● **Tasks to carry out**
• a. According to the exhibition text, who curated the exhibition?
• b. In the entries, take the lines from the one containing "From this photograph, would" through the end of the entries, and write them out again with "firefighter jacket" replaced by "rain jacket" and nothing else changed. Leave the pictures out.

Paul-Martial's World of Ordinary Things

Kunstmuseum Basel, Basel

Newly acquired photographs from the Herzog Collection. The exhibition presents a selection of 100 photographs made between the late 1920s and the 1960s. They present the sober aesthetic of the New Objectivity, which took hold after the Great War.


comunicato stampa

Curator: Anita Haldemann

The Kunstmuseum Basel opens a new exhibition presenting a selection of one hundred photographs from the archives of the Paris-based advertising agency Éditions Paul-Martial. The black-and-white pictures formed the basis for posters, newspaper advertisements, and brochures and show ordinary things: buildings, cars, typewriters, radiators, mannequins. What was unusual and novel, however, were the composition, lighting, and exposure of the pictures. In today’s perspective, the collection reflects the multifaceted evolution of photography from the 1920s onward. At the same time, it is an invaluable source for historians, documenting early forms of the carefully designed presentation of commodities and strategies designed to lure the consumer. The photographs are part of a collection newly acquired from the Herzog Collection and have never been on public display.

Cans make it possible to preserve food for the long term; zippers allow bags and pockets to be securely closed; rubber soles protect the walker from slipping; car jacks make it easier to change a tire: the advertising photographs produced by Éditions Paul-Martial tell stories about everyday life and how products like radiators, boilers, and cooking stoves help make it more pleasant. This renders the collection an extraordinarily valuable resource for historians: it illustrates the early history of the staging of consumer goods and the strategies employed to seduce the viewer. Beyond consumer products, the agency’s photographers also captured the new worlds of work in factories and offices and the rise of modern travel and communication technologies. For the time being, most of the photographs’ creators remained anonymous; in the business perspective, individual authorship was obviously a secondary concern, especially since the majority of the pictures were a sort of intermediate product to be used by graphic artists in the design of brochures and posters.

● **Data in this exercise**
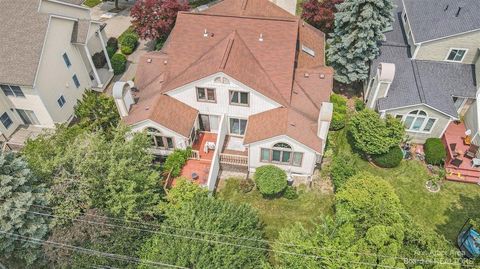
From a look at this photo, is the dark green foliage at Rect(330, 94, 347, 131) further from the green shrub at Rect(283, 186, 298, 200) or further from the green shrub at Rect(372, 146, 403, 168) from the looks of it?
the green shrub at Rect(283, 186, 298, 200)

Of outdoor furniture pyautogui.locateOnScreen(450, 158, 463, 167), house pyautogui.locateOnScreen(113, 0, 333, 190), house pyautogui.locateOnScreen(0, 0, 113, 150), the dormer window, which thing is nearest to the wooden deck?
outdoor furniture pyautogui.locateOnScreen(450, 158, 463, 167)

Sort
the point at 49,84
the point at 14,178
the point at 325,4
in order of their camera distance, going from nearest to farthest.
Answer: the point at 14,178 → the point at 49,84 → the point at 325,4

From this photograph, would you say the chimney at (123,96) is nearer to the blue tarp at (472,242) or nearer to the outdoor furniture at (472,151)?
the blue tarp at (472,242)

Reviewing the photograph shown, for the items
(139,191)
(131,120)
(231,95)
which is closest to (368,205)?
(231,95)

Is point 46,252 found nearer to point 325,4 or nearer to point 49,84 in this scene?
point 49,84

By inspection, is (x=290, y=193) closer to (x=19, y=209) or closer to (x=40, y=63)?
(x=19, y=209)

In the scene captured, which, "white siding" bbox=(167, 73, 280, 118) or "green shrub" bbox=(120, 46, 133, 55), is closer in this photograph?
"white siding" bbox=(167, 73, 280, 118)

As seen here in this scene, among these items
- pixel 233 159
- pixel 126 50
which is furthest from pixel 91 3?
pixel 233 159
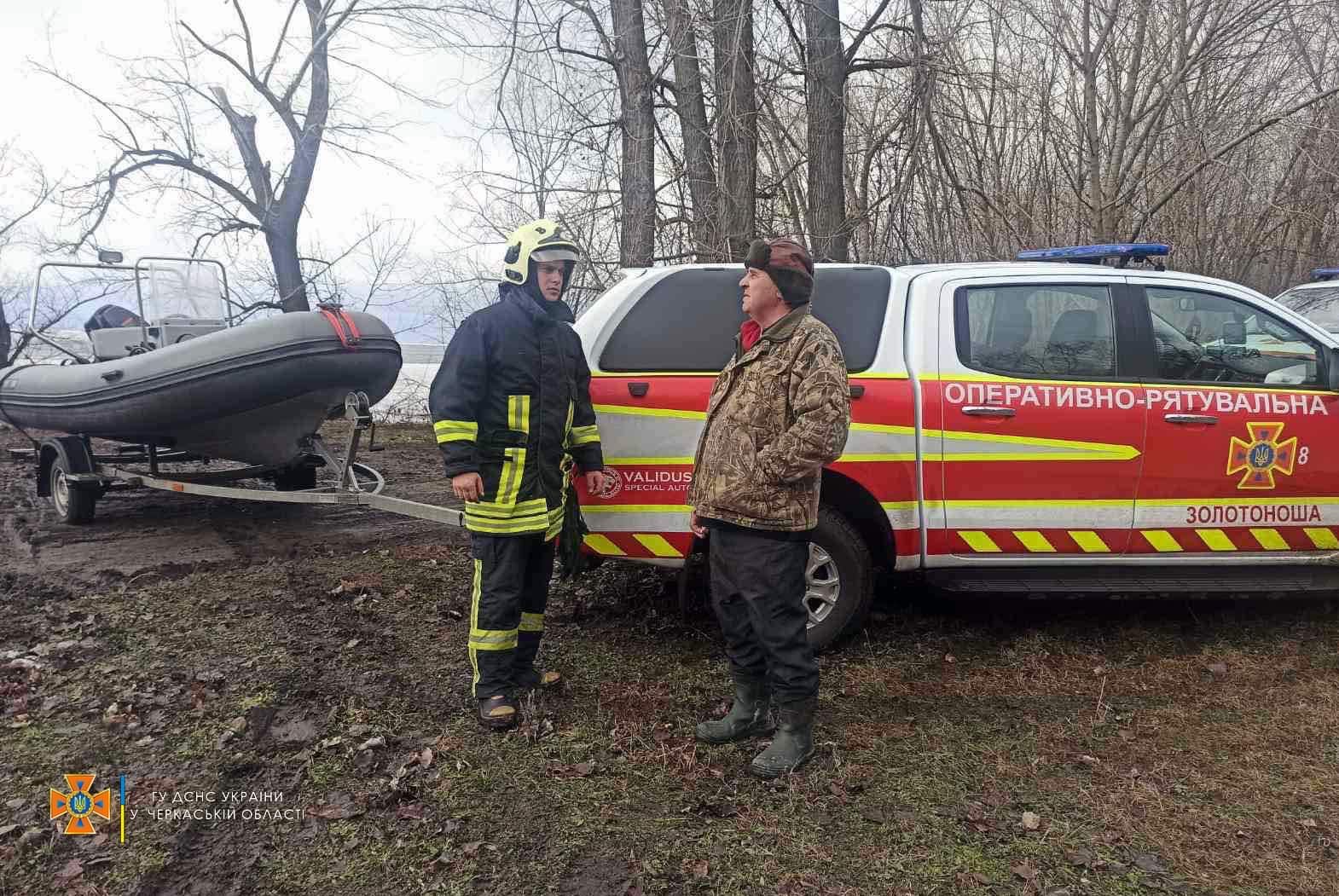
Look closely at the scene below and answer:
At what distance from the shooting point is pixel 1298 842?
278 cm

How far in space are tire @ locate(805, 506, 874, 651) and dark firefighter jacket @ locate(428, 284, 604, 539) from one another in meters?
1.28

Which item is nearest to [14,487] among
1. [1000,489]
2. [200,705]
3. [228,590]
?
[228,590]

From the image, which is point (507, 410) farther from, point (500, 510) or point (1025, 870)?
point (1025, 870)

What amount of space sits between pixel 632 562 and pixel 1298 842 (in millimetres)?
2710

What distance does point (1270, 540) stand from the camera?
420cm

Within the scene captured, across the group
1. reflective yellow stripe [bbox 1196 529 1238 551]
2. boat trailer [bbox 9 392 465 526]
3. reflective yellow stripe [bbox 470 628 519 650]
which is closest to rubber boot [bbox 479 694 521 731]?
reflective yellow stripe [bbox 470 628 519 650]

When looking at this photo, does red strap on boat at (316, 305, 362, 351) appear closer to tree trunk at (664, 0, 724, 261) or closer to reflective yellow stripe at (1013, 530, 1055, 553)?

● **Task-by-task results**
• a. Anita Haldemann

• b.
From this photograph, would you say the chimney at (123,96) is nearer to the blue tarp at (472,242) or nearer to the outdoor furniture at (472,151)?
the blue tarp at (472,242)

Reviewing the photograph shown, for the items
(139,191)
(131,120)
(231,95)
which is closest to (368,205)?
(231,95)

Is point 46,252 found nearer to point 325,4 or nearer to point 49,84 in this scene?
point 49,84

By inspection, is (x=290, y=193) closer to (x=19, y=209) or closer to (x=40, y=63)?
(x=19, y=209)

In the scene captured, which, "white siding" bbox=(167, 73, 280, 118) or "green shrub" bbox=(120, 46, 133, 55), is closer in this photograph?
"white siding" bbox=(167, 73, 280, 118)

As seen here in this scene, among these items
- pixel 233 159
- pixel 126 50
which is furthest from pixel 91 3?
pixel 233 159
Look closely at the scene below and answer:
At what distance from the shooting point is pixel 1298 842?
278 cm

How far in space are tire @ locate(805, 506, 874, 651) and dark rain jacket @ locate(428, 284, 604, 539) from one another in meters?
1.28

Which item is nearest to [14,487] among
1. [1000,489]
2. [200,705]
3. [228,590]
?
[228,590]

From the image, which is point (507, 410) farther from, point (500, 510) or point (1025, 870)?
point (1025, 870)

What amount of space sits between pixel 632 562 and pixel 1298 842 (in millimetres)?
2710

What distance does point (1270, 540) stand from the camera?
420cm

Within the scene captured, across the group
1. reflective yellow stripe [bbox 1196 529 1238 551]
2. boat trailer [bbox 9 392 465 526]
3. reflective yellow stripe [bbox 470 628 519 650]
which is closest to rubber boot [bbox 479 694 521 731]?
reflective yellow stripe [bbox 470 628 519 650]

When looking at this photo, does red strap on boat at (316, 305, 362, 351) appear closer to tree trunk at (664, 0, 724, 261) or closer to reflective yellow stripe at (1013, 530, 1055, 553)?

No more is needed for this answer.